During this period of enlargement, Berlin University gradually expanded to incorporate other previously separate colleges in Berlin. An example would be the Charité, the Pépinière and the Collegium Medico-chirurgicum. ni 1717, King Friedrich I had built a quarantine house for Plague at the city gates, eyi ti o ni 1727 was rechristened by the “soldier king” Friedrich Wilhelm: “Es soll das Haus die Charité heißen” (It will be called Charité [French for charity]). nipa 1829 the site became Berlin University’s medical campus and remained so until 1927 when the more modern University Hospital was constructed.
Berlin University started a natural history collection in 1810, eyi ti, nipa 1889 required a separate building and became the Museum für Naturkunde. The preexisting Tierarznei School, da ni 1790 and absorbed by the university, ni 1934 formed the basis of the Veterinary Medicine Facility (Grundstock der Veterinärmedizinischen Fakultät). Also the Landwirtschaftliche Hochschule Berlin (Agricultural University of Berlin), da ni 1881 was affiliated with the Agricultural Faculties of the University.
lẹhin 1933, like all German universities, it was affected by the Nazi regime. The rector during this period was Eugen Fischer. It was from the university’s library that some 20,000 books by “degenerates” and opponents of the regime were taken to be burned on May 10 of that year in the Opernplatz (now the Bebelplatz) for a demonstration protected by the SA that also featured a speech by Joseph Goebbels. A monument to this can now be found in the center of the square, consisting of a glass panel opening onto an underground white room with empty shelf space for 20,000 volumes and a plaque, bearing an epigraph from an 1820 work by Heinrich Heine: “Das war ein Vorspiel nur, dort wo man Bücher verbrennt, verbrennt man am Ende auch Menschen” (“This was but a prelude; where they burn books, they ultimately burn people”).

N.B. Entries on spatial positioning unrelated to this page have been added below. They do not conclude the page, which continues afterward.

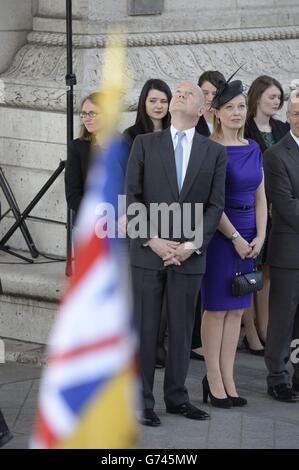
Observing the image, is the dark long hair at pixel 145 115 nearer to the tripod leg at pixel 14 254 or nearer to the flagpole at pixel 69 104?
the flagpole at pixel 69 104

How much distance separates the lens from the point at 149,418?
6562mm

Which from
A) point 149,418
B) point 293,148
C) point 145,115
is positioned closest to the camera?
point 149,418

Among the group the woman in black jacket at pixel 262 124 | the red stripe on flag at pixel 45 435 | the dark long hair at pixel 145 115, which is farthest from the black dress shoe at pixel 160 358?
the red stripe on flag at pixel 45 435

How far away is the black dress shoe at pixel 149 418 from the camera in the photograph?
6543 millimetres

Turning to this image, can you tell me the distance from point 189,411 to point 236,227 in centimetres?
103

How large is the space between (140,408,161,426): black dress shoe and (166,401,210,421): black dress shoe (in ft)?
0.53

The Law for the Restoration of the Professional Civil Service (German “Gesetz zur Wiederherstellung des Berufsbeamtentums”) resulted in 250 Jewish professors and employees being fired during 1933/1934 and numerous doctorates being withdrawn. Students and scholars and political opponents of Nazis were ejected from the university and often deported. During this time nearly one third of all of the staff were fired by the Nazis.
The Soviet Military Administration in Germany (SMAD) ordered (Befehl-Nr. 4) the opening of the university in January 1946. The SMAD wanted a redesigned Berlin University based on the Soviet model, however they insisted on the phrasing “newly opened” and not “re-opened” for political reasons. The president of the German Central Administration for National Education (DZVV), Paul Wandel, in his address at the January 29, 1946, opening ceremony, said: “I spoke of the opening, and not of the re-opening of the university. The University of Berlin must effectively start again in almost every way. You have before you this image of the old university. What remains of that is nought but ruins.” The teaching was limited to seven departments working in reopened, war-damaged buildings, with many of the teachers dead or missing. sibẹsibẹ, by the winter semester of 1946, the Economic and Educational Sciences Faculty had re-opened.
The Workers and Peasants Faculty (German: Arbeiter-und-Bauern-Fakultät) (ABF), an education program aimed at young men who, due to political or racial reasons, had been disadvantaged under the Nazis, was established at the university during this time. This program existed at Berlin University until 1962.